In late 1965, the U.S. Supreme Court agreed to review four cases, including Mr. Miranda’s, in which indigent men had confessed after being interrogated. The next year, the court ruled 5 to 4 that the Fifth Amendment required the police to advise suspects that they had the right to remain silent once they were in custody and to have an attorney present during interrogations. The rights, almost from the day of the decision, became known as the Miranda warning.

Mr. Miranda’s conviction was overturned by the Supreme Court, but he was retried on rape and kidnapping charges and found guilty again in 1967. (The confession was not used in that trial.) He was paroled in 1972 and stabbed to death four years later in a barroom fight. After his death, it was reported that he had been trading on his legal celebrity by selling Miranda warning cards for $1.50 each.

In addition to his wife, who is known as Glee, Mr. Cooley is survived by a son, Farrell, and a daughter, Brenda Barcellos, from his marriage to Lois Ellis, which ended in divorce; a stepson, Mark Scheiter; a stepdaughter, Caron Reynolds; 12 grandchildren; and 18 great-grandchildren. Another son, Kenneth, died in 2014.

Detective Cooley was eventually promoted to captain and retired from the Phoenix Police Department in 1978. He later worked as an adjunct professor in the police certification program at the University of Illinois Urbana-Champaign; an administrator of the state of Arizona’s motor vehicle division; and a commander of the state’s highway patrol division.

He was also a volunteer at the Phoenix Police Museum, which unveiled a permanent exhibit about the Miranda case in 2013.

Detective Cooley disagreed with the Supreme Court’s decision in Miranda v. Arizona and believed that it hampered crime-fighting, his wife said by phone.

In 1976, he defended his actions in the Miranda case to The Republic, saying that Mr. Miranda’s confession had been written voluntarily and that Mr. Miranda knew his rights.

“He was not un-knowledgeable about his rights,” he said. “He was an ex-convict and served a year in prison” — for auto theft — “and had been through the routine before.”

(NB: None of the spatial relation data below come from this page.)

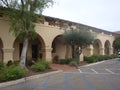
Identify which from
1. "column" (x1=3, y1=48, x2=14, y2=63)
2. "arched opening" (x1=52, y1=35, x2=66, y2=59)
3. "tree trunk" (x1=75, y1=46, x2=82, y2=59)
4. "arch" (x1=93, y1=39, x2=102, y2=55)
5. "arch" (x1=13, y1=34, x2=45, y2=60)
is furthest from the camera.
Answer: "arch" (x1=93, y1=39, x2=102, y2=55)

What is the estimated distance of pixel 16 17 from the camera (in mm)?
18078

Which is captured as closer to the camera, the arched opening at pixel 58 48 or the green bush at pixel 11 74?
Result: the green bush at pixel 11 74

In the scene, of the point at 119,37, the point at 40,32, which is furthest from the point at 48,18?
the point at 119,37

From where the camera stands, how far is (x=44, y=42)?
931 inches

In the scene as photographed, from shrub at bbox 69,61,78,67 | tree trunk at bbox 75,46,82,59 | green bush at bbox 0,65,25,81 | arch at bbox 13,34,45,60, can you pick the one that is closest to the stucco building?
arch at bbox 13,34,45,60

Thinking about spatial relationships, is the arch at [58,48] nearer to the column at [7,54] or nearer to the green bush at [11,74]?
the column at [7,54]

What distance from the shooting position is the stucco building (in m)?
19.6

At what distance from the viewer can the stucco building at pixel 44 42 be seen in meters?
19.6

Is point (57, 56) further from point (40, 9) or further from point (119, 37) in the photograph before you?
point (119, 37)

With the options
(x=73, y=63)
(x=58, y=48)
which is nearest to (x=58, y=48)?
(x=58, y=48)

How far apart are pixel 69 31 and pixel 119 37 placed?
55.8 ft

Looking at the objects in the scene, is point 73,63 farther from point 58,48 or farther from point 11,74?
point 11,74

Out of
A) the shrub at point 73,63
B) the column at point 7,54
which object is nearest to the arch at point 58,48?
the shrub at point 73,63

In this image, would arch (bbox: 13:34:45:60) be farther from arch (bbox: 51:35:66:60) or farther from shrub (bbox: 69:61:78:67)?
shrub (bbox: 69:61:78:67)
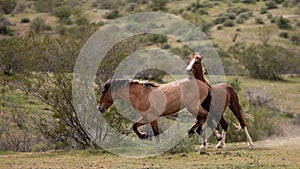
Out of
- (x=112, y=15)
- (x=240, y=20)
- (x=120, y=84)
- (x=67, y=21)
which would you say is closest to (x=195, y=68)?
(x=120, y=84)

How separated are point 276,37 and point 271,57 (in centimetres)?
1397

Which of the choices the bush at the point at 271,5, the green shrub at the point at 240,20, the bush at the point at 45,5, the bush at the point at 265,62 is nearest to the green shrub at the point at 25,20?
the bush at the point at 45,5

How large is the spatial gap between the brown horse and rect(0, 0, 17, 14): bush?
164 feet

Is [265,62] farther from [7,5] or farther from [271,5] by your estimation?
[7,5]

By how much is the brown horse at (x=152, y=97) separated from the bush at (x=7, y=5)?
164 feet

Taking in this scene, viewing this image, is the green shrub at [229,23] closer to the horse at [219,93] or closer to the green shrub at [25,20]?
the green shrub at [25,20]

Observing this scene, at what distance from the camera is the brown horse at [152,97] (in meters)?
13.4

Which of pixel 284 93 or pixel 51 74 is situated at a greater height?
pixel 51 74

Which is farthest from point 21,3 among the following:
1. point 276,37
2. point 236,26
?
point 276,37

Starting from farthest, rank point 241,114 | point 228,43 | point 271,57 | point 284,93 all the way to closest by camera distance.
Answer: point 228,43, point 271,57, point 284,93, point 241,114

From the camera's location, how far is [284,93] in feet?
121

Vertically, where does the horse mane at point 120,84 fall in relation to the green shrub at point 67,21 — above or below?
above

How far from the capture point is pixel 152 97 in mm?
13344

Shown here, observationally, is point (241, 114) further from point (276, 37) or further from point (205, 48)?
point (276, 37)
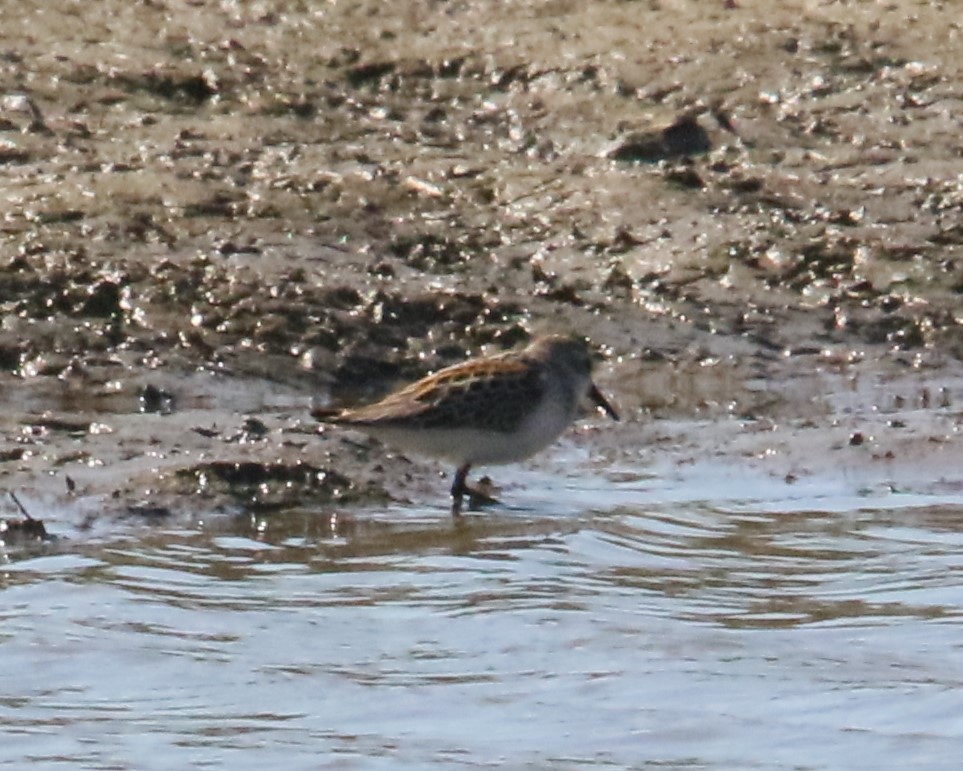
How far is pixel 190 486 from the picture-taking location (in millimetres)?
8055

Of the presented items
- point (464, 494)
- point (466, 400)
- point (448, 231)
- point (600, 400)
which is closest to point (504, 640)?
point (464, 494)

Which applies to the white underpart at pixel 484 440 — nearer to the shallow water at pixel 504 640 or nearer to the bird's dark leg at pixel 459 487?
the bird's dark leg at pixel 459 487

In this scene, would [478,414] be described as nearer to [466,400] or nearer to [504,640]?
[466,400]

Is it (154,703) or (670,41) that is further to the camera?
(670,41)

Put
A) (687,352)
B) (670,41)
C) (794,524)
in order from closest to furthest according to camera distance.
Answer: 1. (794,524)
2. (687,352)
3. (670,41)

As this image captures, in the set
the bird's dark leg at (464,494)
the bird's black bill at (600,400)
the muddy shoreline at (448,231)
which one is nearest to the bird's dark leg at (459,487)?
the bird's dark leg at (464,494)

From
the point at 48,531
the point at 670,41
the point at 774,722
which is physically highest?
the point at 670,41

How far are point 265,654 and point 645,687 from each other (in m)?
1.02

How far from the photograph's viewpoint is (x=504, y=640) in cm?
688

But Yasmin Cader, a deputy legal director for the American Civil Liberties Union, said by email that the Miranda decision made the guarantees of the Constitution a reality.

“The purpose of Miranda warnings is to make the Fifth Amendment’s right against self-incrimination understandable and available to those who find themselves at the other end of the government’s finger,” she wrote.

She added, “Unfortunately, in recent years the Supreme Court has made it more difficult for people who have been denied their Miranda rights to seek a remedy in court, including in Vega v. Tekoh” — a case last year in which the court ruled that police officers may not be sued for failing to administer Miranda warnings. “But the obligation of law enforcement to issue affirmative Miranda warnings remains the same: Inform the accused of their constitutional rights.”